Take it to the team for review, and ask just one question: "If all three KRs land, do you trust that our direction was right?" If anyone hesitates, your KRs don't yet cover the O — go back and fill the gap.

Going Deeper

Can a North Star metric be "gamed" by the team?
Goodhart's law: "When a measure becomes a target, it ceases to be a good measure." Teams optimize the number itself rather than the value behind it — e.g. inflating "active downstream teams" with meaningless calls. Two countermoves: (1) always pair the North Star with a guardrail metric (quality, correctness); (2) periodically step up a level and ask "does this number still represent user value?" rather than only watching whether it rose. The metric is the map, not the territory.
Do OKRs work for exploratory / research teams (e.g. frontier AI research)?
Outcome KRs work best for delivery teams, but in highly uncertain research, hard-coding "improve model accuracy by X%" can push the team toward safe projects that guarantee the number — strangling real exploration. One adjustment: write research OKRs as "learning goals" rather than "output goals" — e.g. "run 3 experiments that clearly confirm or refute a given hypothesis," rewarding high-quality learning over guaranteed output. The framework should serve the nature of the work, not the reverse.
How stable should a strategy be? How often to rewrite it?
Two failure modes: constant flip-flopping (the team is adrift, no one dares invest long-term) vs clinging to a dead plan (the environment changed but the strategy didn't, still chanting slogans into a wall). Rule of thumb: direction (diagnosis + guiding policy) should hold for six months to a year; what changes frequently is tactics. The trigger to rewrite isn't the calendar but "have the key facts in the diagnosis become invalid?" — if the original core obstacle no longer holds, re-diagnose; otherwise leave it alone.
How to balance "embracing uncertainty" with "giving the team certainty"?

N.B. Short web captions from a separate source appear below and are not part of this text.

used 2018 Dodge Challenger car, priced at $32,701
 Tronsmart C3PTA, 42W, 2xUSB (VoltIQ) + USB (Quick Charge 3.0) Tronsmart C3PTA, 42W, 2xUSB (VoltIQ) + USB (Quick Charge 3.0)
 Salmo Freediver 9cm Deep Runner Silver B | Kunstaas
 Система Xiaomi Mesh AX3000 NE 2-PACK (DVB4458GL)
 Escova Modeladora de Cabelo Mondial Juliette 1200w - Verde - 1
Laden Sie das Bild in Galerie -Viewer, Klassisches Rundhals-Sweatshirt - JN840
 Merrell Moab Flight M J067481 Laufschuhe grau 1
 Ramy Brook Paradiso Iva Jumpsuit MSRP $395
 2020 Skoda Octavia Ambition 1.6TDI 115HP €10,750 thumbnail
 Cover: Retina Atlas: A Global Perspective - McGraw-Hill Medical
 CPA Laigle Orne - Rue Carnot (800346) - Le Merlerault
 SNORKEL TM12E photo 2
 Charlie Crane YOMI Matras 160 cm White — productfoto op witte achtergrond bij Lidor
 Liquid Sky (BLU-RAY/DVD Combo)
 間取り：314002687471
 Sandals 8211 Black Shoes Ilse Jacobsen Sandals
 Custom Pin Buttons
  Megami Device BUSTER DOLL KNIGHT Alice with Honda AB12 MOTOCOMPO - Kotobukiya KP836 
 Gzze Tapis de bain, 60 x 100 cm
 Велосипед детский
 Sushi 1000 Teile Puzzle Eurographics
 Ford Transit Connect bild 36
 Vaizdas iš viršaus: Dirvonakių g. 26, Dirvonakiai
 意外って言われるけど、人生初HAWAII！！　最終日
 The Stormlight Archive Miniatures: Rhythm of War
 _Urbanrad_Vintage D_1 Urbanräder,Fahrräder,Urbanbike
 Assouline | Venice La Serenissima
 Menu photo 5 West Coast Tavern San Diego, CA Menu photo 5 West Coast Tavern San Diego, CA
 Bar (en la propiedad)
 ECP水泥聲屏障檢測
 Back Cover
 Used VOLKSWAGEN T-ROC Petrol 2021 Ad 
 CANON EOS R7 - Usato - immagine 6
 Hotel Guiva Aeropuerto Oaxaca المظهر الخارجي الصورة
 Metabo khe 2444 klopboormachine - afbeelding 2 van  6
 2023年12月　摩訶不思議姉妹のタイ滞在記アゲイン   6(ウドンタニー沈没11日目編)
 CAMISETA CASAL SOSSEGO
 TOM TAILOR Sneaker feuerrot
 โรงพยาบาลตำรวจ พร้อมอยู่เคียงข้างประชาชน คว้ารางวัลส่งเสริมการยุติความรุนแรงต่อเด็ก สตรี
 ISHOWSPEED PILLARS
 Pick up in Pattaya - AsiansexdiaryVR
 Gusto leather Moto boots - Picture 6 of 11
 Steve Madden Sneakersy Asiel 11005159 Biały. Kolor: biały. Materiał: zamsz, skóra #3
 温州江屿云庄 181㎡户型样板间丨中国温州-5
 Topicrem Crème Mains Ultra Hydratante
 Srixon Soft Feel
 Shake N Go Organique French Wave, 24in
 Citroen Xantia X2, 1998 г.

The team needs certainty to commit; the leader must stay honest about the unknown — a real tension. A workable approach is to layer it: give certainty on direction ("we do reliability and only that for six months, that won't change"), and stay honest with room on path ("which exact approach we use, we'll decide in 3 months on data"). Confine "uncertainty" to the revisable tactical layer, rather than letting the team feel the whole direction is adrift.
In a big company, how much room is there for bottom-up strategy?
Your team's strategy is always constrained by the layer above — that's not a limit but information. Real tech-leader strategy is often "finding, in the seams of the upper direction, a specific battlefield the layer above hasn't seen clearly but where you can win." Rather than complaining about a lack of freedom, treat the upper goal as your diagnostic input: they want X, and the real bottleneck to X at your layer is Y — make Y your team's strategy, both aligned upward and carrying your own claim.